This article was originally published on ETFTrends.com.
Mid-cap stocks and exchange traded funds, such as the SPDR Mid-Cap 400 (MDY) , are lagging their large- and small-cap counterparts this year. Some market observers believe that scenario is poised to change.
Mid-cap companies are slightly more diversified than their small-cap peers, which allows many mid-sized companies to generate more consistent revenue and cash flow, along with providing more stable stock prices. Additionally, they are not so big that their size would slow down growth.
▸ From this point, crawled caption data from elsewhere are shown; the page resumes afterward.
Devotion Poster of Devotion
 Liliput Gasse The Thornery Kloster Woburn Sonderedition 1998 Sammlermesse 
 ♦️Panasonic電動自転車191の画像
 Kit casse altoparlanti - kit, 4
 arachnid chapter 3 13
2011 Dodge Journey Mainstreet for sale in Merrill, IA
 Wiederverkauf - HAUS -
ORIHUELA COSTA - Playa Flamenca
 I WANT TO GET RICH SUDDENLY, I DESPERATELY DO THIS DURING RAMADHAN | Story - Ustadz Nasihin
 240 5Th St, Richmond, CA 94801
Increased mergers and acquisitions activity could be just what mid-caps need to catch up to large- and small-cap stocks.
“That’s the market phenomenon where companies that are deemed potential takeover targets get bid up based on a higher anticipated acquisition price,” reports Bloomberg. “Many investors see mid-cap companies as a sort of sweet spot for deals, since they’ve surpassed their infancy and shown their staying power but aren’t expensive behemoths yet.”
“Mid-cap growth companies tend to have greater growth potential than their larger counterparts. But they also tend to be more volatile and could be more prone to mispricing, as fewer analysts cover these firms,” said Morningstar. “While some of the fund’s holdings may exceed expectations, there is always a risk that investors may be overly optimistic about these firms’ growth prospects.”
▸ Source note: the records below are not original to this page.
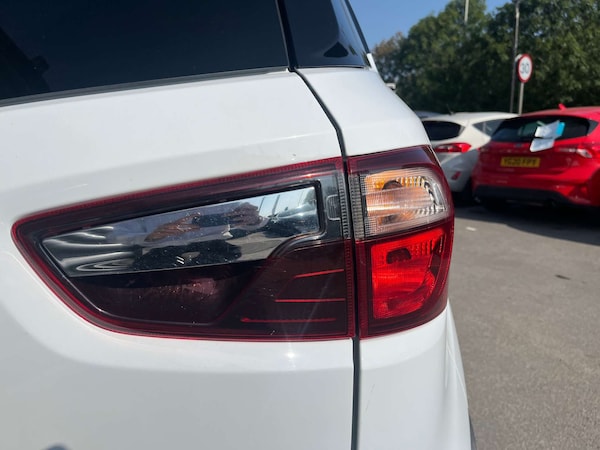 Used Ford Ecosport 2019 for sale - 74804425: Photo 50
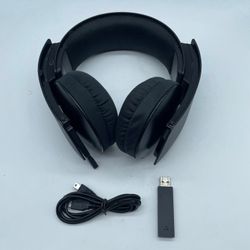 Sony Playstation Wireless Stereo Headset Black CEHYA-0080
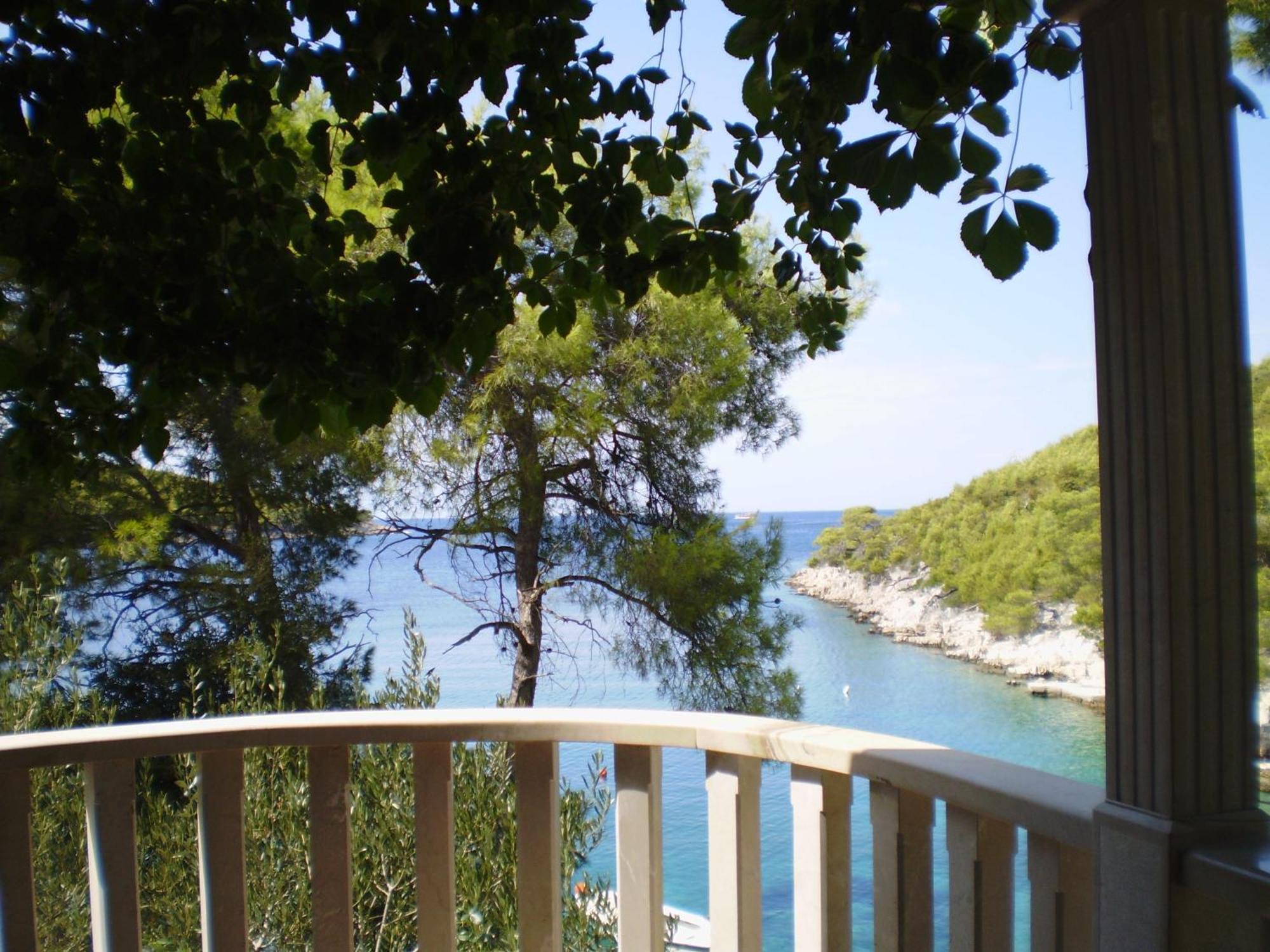 Villa Terra Nostra Hvar Hvar Town Exteriör bild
The mid-cap category has also outperformed their larger peers, but with lower volatility than small caps. Moreover, the returns of mid-cap stocks have also beaten those of small-cap stocks during the trailing three-, five-, and 10-year periods, with lower volatility.
As investors look over their equity market exposure, investors may find that large-cap stock positions are too big for rapid growth and small-caps may expose them to more volatile short-term moves, but middle capitalization stocks and related ETFs may be just right. Middle capitalization stocks, or sometimes referred to as the market’s sweet spot, could help investors achieve improved risk-adjusted returns.
“Beyond M&A, there are other performance enhancers lining up for mid-caps. Faster earnings growth rates, increased capital spending and recent tax cuts are all drivers, according to Gina Martin Adams, chief equity strategist at Bloomberg Intelligence. Smaller companies tend to see faster earnings growth than their large-cap brethren, she said,” according to Bloomberg.